Do this
Copy the data below line for line, leaving out the picture.
☆ ☆ ☆ ☆
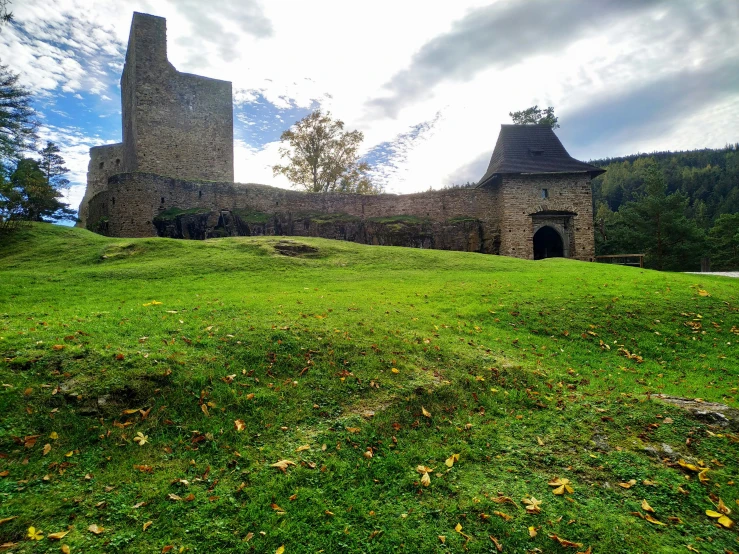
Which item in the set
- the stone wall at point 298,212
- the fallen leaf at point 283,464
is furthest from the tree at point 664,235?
the fallen leaf at point 283,464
☆ ☆ ☆ ☆
The output
Which item in the set
- the stone wall at point 298,212
- the fallen leaf at point 283,464
is furthest from the tree at point 664,235?
the fallen leaf at point 283,464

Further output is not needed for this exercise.